Ainsi l’au-moins-un c’est le nom qu’il donne à la fonction paternelle dans cette nouvelle logique. Dans la théorie de la métaphore paternelle, Lacan avait forgé le NDP. Dans la nouvelle logique, il forge l’au-moins-un.
Logification de l’oedipe
Comment en arrive-t-il là Lacan ? C’est qu’il s’est rendu compte que le complexe d’oedipe n’était ni plus ni moins qu’un rêve : un rêve de Freud. Faisant retour aux mythes freudiens : oedipe, moise et le père de la horde, (sém 17, ch 7), l’entreprise lacanienne consiste à analyser le complexe d’oedipe afin de passer du mythe à la structure, c’est-à-dire d’extraire du mythe ses opérateurs structuraux et les fixer dans des formules. C’est ainsi qu’il s’essaye à l’écriture de formules de la sexuation dès le séminaire 17 ( chapitre 8 « l’homme la femme, la logique », en mai 1971) qui trouveront leur écriture aboutie dans … ou pire.

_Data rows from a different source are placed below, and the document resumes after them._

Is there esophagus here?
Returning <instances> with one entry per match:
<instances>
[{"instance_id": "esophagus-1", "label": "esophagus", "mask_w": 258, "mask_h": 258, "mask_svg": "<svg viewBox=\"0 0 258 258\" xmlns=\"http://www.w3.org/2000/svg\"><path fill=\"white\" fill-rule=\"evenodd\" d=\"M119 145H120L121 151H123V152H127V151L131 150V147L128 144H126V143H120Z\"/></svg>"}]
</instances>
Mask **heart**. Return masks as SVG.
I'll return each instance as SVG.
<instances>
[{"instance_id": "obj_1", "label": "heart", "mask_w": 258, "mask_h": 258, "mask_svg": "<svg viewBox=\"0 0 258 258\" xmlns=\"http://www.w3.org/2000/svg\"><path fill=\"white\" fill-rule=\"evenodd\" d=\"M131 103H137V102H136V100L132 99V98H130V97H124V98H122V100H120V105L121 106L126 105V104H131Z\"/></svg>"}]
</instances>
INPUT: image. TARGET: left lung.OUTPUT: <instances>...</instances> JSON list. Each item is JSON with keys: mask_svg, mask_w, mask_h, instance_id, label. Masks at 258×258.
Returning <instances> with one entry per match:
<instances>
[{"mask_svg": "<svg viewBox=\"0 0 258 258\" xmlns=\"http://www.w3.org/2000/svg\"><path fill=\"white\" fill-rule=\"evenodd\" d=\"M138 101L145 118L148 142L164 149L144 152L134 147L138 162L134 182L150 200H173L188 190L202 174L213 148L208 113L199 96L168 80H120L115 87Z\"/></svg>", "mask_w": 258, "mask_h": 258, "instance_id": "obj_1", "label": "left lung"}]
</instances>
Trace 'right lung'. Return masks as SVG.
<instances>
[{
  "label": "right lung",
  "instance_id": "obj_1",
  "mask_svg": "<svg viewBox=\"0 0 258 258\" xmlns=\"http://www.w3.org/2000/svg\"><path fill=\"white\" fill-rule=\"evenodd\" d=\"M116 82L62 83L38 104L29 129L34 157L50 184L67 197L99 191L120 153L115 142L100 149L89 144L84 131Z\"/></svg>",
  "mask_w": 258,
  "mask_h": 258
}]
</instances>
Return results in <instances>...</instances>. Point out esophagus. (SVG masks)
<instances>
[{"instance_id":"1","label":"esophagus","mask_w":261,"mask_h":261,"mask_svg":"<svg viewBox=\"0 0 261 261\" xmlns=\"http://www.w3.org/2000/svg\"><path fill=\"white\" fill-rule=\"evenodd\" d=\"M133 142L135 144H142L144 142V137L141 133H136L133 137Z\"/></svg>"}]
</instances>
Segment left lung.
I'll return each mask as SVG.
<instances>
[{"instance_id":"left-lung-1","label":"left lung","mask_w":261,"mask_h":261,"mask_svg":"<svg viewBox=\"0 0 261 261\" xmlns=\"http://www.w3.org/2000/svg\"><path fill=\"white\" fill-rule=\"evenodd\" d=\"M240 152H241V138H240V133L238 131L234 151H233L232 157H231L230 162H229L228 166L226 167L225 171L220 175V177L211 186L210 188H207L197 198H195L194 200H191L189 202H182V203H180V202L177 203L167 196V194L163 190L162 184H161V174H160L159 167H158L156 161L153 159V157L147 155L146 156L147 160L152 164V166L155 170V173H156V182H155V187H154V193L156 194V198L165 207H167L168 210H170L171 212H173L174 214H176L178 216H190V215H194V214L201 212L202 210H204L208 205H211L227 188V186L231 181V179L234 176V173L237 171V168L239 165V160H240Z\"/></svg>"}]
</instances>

Lacan revient en particulier sur le mythe de Totem et tabou, cette histoire du père originel, ce père bestial qui jouissait de toutes les femmes et que les fils ont trucidé. Lacan nous dit, ce mythe, c’est un rêve de Freud et comme tel, c’est un rêve de névrosé. C’est un rêve qui fait croire à une jouissance originelle perdue.
Quels opérateurs va-il extraire du mythe ?
-Lacan y décèle dans l’équivalence du père mort et de la jouissance l’opérateur du père symbolique.
-Se décalant de Freud qui mettait l’accent sur le meurtre du père, Lacan se centre sur l’énoncé du mythe en tant qu’énoncé de l’impossible : impossible que le père mort soit la jouissance, impossible que le père jouisse de toutes les femmes en ce qu’il n’y a pas de tout des femmes puisqu’il n’y a pas possibilité de dire La femme.
Cet énoncé de l’impossible, Lacan y reconnait l’opérateur structurel du père réel qu’il fait équivaloir à ce qu’il appelait dans le séminaire 4, l’agent de la castration. Ce réel que c’est le père mort qui a la garde de la jouissance, c’est de là que part l’interdit de la jouissance, de là qu’elle procède. D’où cette façon de dire la castration : la castration est la fonction symbolique ne se concevant de nulle part d’autre que de l’articulation signifiante ( p 144).
-Enfin, il y a la dimension du rêve en lui-même, de la névrose : le père de la horde est en lui-même un évitement équivalent de la castration et un idéal. Le névrosé c’est ce qui définit l’évitement de la castration, selon deux modalités :
Le névrosé obsessionnel se dérobe à la formule il n’y a pas de x qui existe qui puisse s’inscrire dans la variable phi(x) : l’obsessionnel se dérobe de ne pas exister, il est dans la dette de ne pas exister au regard de ce père non moins mythique de totem et tabou, lequel père donne son essence au surmoi, à cet appel comme tel à la jouissance pure, càd à la non-castration. (p 177).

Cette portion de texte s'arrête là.